Most probably you have already noticed that reading CSV files in Julia is slow as hell. The process is much more slower than R readr::read_csv or the latest version of data.table.
For example, reading 40mb files consisting of 515356 rows and 25 columns can take up to 7 seconds/ 607MB of memory and that’s on Macbook Pro with SSD.
julia> @benchmark CSV.read(file_path, DataTable, nullable = false, types = data_types)

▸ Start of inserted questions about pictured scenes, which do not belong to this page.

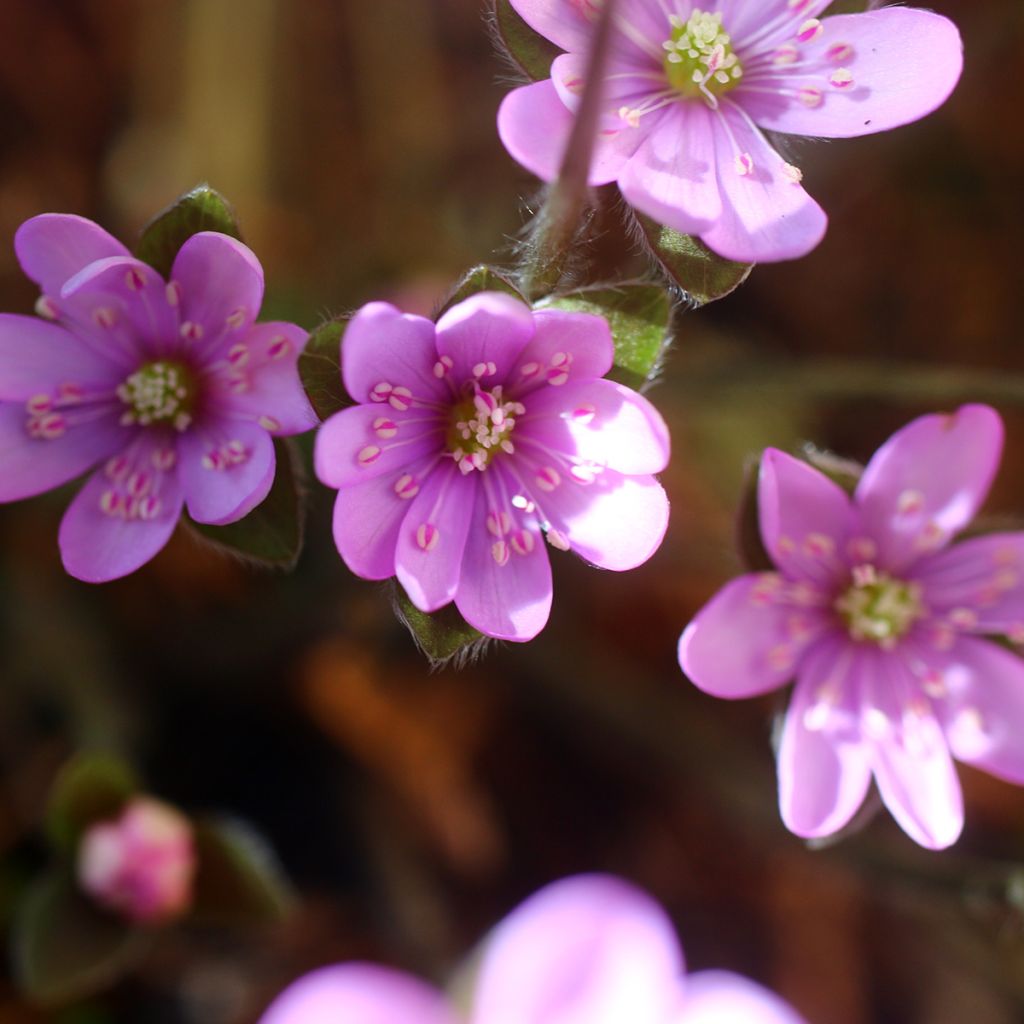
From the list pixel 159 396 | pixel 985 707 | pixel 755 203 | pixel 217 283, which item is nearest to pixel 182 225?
pixel 217 283

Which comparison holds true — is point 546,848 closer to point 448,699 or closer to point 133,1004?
point 448,699

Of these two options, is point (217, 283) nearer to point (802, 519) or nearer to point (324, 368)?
point (324, 368)

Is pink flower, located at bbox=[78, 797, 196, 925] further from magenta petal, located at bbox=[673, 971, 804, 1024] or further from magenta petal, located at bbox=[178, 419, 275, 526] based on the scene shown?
magenta petal, located at bbox=[673, 971, 804, 1024]

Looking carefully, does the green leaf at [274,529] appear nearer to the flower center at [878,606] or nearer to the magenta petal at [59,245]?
the magenta petal at [59,245]

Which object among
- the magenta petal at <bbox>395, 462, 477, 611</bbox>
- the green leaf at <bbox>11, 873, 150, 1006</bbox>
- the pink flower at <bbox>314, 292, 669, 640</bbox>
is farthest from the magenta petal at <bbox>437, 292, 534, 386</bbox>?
the green leaf at <bbox>11, 873, 150, 1006</bbox>

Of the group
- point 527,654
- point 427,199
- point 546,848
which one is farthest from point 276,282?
point 546,848

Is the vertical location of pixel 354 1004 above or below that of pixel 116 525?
below
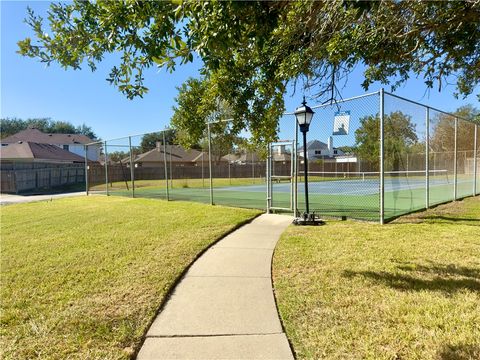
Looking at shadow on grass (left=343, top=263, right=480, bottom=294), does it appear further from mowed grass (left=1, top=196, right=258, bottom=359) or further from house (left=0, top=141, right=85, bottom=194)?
house (left=0, top=141, right=85, bottom=194)

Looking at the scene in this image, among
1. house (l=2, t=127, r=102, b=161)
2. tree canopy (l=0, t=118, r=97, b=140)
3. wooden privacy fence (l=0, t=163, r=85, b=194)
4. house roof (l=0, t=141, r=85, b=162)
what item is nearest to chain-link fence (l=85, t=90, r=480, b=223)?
wooden privacy fence (l=0, t=163, r=85, b=194)

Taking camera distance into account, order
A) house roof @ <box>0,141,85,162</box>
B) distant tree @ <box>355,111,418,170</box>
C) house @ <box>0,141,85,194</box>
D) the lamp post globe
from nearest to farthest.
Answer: the lamp post globe < distant tree @ <box>355,111,418,170</box> < house @ <box>0,141,85,194</box> < house roof @ <box>0,141,85,162</box>

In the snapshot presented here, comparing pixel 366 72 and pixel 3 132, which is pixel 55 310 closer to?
pixel 366 72

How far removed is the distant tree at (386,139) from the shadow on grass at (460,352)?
18.8 ft

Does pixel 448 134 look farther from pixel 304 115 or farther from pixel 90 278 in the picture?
pixel 90 278

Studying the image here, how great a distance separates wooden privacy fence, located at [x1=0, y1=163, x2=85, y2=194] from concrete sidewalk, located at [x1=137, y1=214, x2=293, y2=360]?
81.2ft

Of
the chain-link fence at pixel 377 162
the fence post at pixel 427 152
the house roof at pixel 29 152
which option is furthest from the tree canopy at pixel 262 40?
the house roof at pixel 29 152

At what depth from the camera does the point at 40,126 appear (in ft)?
252

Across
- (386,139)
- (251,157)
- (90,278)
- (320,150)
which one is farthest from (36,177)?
(386,139)

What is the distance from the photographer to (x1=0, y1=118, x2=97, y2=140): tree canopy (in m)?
71.2

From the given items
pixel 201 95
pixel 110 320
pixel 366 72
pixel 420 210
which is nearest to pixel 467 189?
pixel 420 210

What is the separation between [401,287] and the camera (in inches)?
158

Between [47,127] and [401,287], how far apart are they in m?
86.8

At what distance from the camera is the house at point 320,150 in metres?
9.27
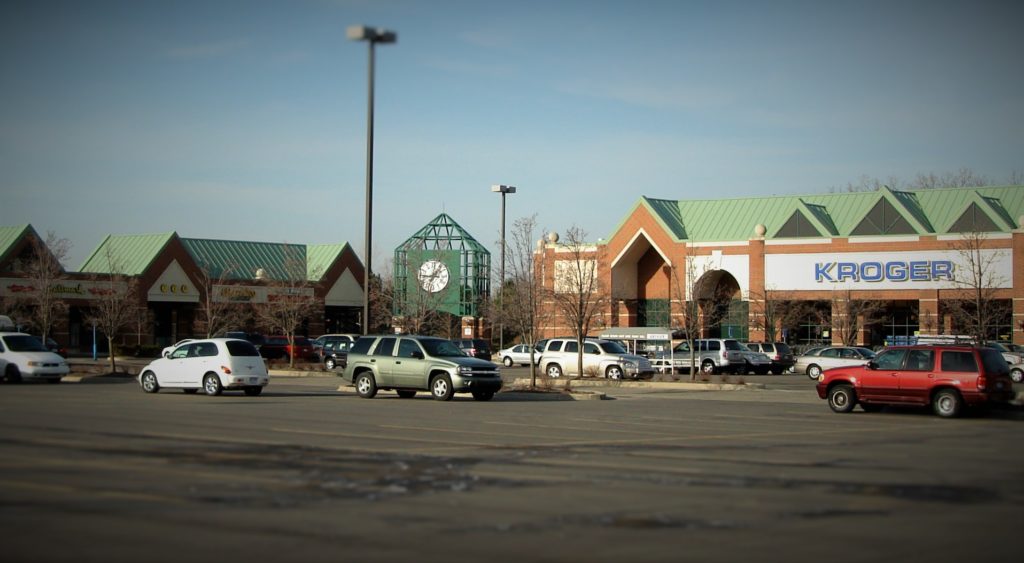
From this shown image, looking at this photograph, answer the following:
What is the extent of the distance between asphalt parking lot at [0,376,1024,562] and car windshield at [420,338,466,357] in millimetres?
5766

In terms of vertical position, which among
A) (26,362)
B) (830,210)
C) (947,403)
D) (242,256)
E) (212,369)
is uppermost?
(830,210)

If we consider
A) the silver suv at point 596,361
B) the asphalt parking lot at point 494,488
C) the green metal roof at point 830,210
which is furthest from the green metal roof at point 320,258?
the asphalt parking lot at point 494,488

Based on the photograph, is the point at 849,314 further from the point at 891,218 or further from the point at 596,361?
the point at 596,361

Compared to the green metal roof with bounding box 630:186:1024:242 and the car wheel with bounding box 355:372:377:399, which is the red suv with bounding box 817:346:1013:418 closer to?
the car wheel with bounding box 355:372:377:399

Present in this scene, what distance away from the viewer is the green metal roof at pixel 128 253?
6947cm

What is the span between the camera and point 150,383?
94.6ft

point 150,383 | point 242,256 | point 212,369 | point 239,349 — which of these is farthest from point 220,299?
point 212,369

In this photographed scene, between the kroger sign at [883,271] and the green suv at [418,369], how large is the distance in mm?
43093

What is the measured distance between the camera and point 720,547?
8.55m

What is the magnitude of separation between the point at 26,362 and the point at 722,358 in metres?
28.5

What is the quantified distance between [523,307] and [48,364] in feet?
52.2

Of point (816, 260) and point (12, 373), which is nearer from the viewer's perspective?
point (12, 373)

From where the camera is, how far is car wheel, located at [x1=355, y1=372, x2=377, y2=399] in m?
27.9

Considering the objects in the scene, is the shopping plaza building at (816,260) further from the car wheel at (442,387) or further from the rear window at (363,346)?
the car wheel at (442,387)
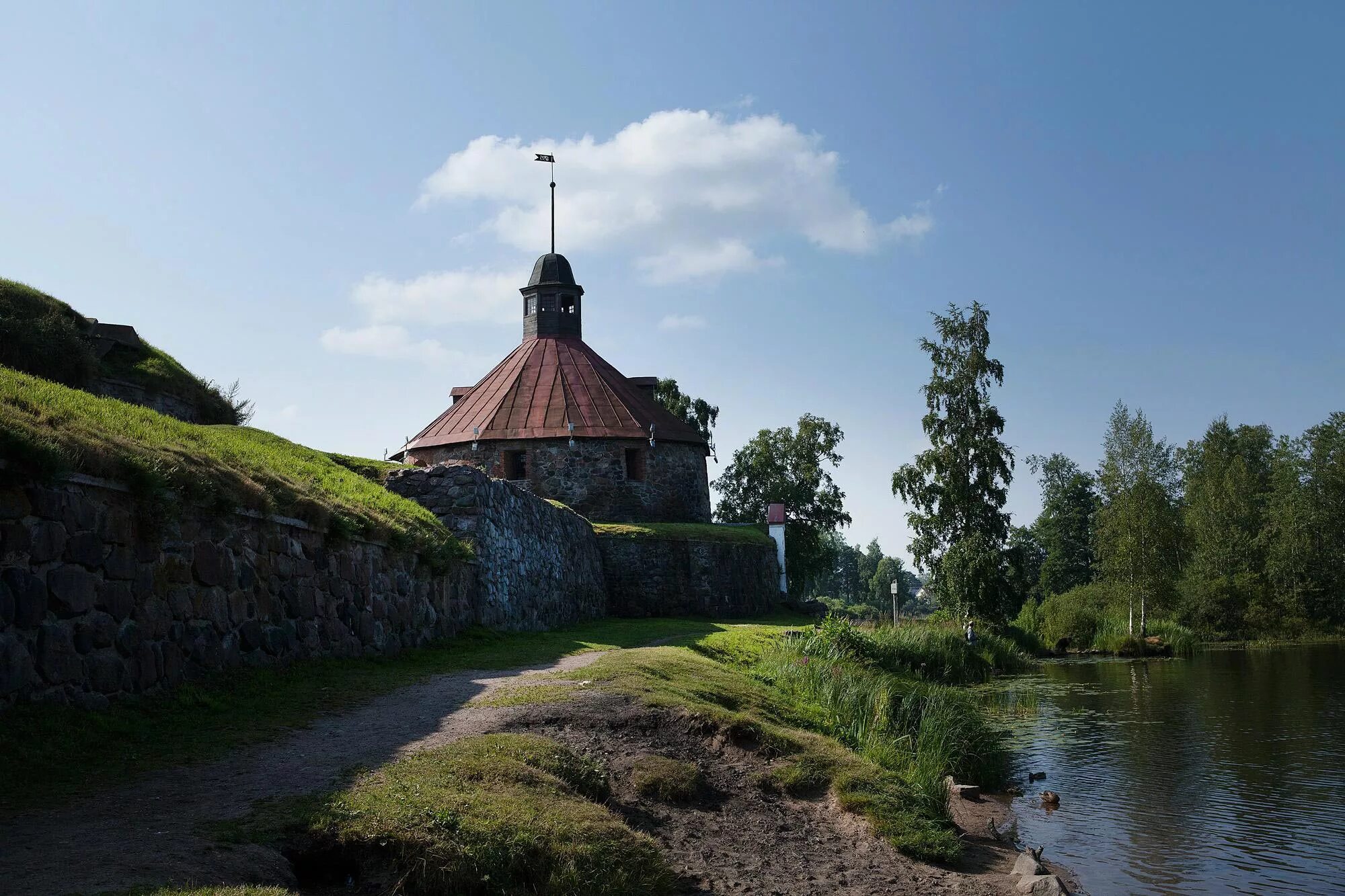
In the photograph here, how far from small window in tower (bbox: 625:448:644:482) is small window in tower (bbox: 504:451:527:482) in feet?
11.1

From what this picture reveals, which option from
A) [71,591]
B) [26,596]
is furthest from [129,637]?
[26,596]

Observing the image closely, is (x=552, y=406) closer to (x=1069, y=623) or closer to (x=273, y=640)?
(x=1069, y=623)

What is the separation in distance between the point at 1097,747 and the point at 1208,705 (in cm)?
571

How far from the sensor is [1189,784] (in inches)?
474

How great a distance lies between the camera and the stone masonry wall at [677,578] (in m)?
28.0

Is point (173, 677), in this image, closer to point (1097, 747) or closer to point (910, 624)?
point (1097, 747)

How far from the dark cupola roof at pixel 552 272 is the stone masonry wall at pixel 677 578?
42.4ft

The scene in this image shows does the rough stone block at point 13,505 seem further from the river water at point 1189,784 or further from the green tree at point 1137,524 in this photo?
the green tree at point 1137,524

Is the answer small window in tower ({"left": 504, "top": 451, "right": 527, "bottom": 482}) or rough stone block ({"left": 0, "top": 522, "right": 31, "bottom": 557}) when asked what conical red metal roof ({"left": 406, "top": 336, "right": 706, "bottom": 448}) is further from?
rough stone block ({"left": 0, "top": 522, "right": 31, "bottom": 557})

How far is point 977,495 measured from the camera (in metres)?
32.7

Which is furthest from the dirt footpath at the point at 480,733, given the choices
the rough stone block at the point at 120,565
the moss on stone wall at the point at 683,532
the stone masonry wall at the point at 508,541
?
the moss on stone wall at the point at 683,532

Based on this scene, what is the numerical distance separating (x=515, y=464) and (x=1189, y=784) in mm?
24072

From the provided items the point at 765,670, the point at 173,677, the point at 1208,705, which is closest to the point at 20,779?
the point at 173,677

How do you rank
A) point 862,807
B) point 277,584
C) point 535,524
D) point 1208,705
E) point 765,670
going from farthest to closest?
point 535,524 < point 1208,705 < point 765,670 < point 277,584 < point 862,807
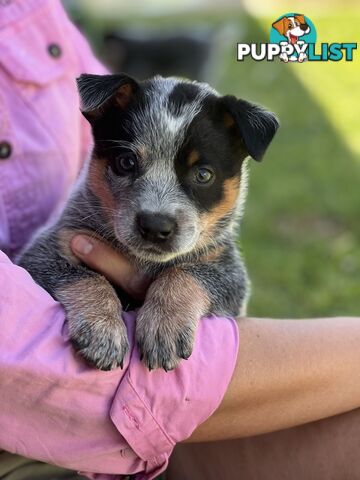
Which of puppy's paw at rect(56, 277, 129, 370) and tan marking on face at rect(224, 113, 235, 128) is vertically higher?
tan marking on face at rect(224, 113, 235, 128)

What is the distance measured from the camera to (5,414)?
239cm

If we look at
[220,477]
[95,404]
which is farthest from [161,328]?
[220,477]

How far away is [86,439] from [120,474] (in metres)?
0.24

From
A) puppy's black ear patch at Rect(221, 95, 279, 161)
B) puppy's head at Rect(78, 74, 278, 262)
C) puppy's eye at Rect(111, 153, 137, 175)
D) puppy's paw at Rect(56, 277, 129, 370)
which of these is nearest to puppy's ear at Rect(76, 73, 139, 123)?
puppy's head at Rect(78, 74, 278, 262)

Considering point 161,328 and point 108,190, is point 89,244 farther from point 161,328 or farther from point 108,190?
point 161,328

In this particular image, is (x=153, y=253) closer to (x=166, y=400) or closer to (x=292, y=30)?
(x=166, y=400)

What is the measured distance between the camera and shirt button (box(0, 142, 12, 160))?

memory estimate: 607.77 MiB
allocs estimate: 37767548
minimum time: 4.684 s (0.79% GC)
median time: 5.032 s (2.04% GC)
mean time: 5.032 s (2.04% GC)
maximum time: 5.379 s (3.13% GC)
So what’s the solution?
The solution would be to save and read files from feather. Feather was designed by Apache to be a very fast file format for storing data frames.
What is Feather?
Feather is a fast, lightweight, and easy-to-use binary file format for storing data frames. It has a few specific design goals:
- Lightweight, minimal API: make pushing data frames in and out of memory as simple as possible
- Language agnostic: Feather files are the same whether written by Julia, Python or R code.
- High read and write performance. When possible, Feather operations should be bound by local disk performance.
How good is it?
The same CSV file saved as feather and then read in Julia. According to the results below Feather performed 25 times faster.
julia> @benchmark Feather.read("opens/data/data.contacts.feather")
memory estimate: 43.96 MiB
allocs estimate: 4860
minimum time: 47.767 ms (1.92% GC)
median time: 73.757 ms (22.80% GC)
mean time: 118.652 ms (52.99% GC)
maximum time: 183.505 ms (68.02% GC)
No-brainer I will use it next time I will have to save files.
The package is registered in METADATA.jl and so can be installed with Pkg.add.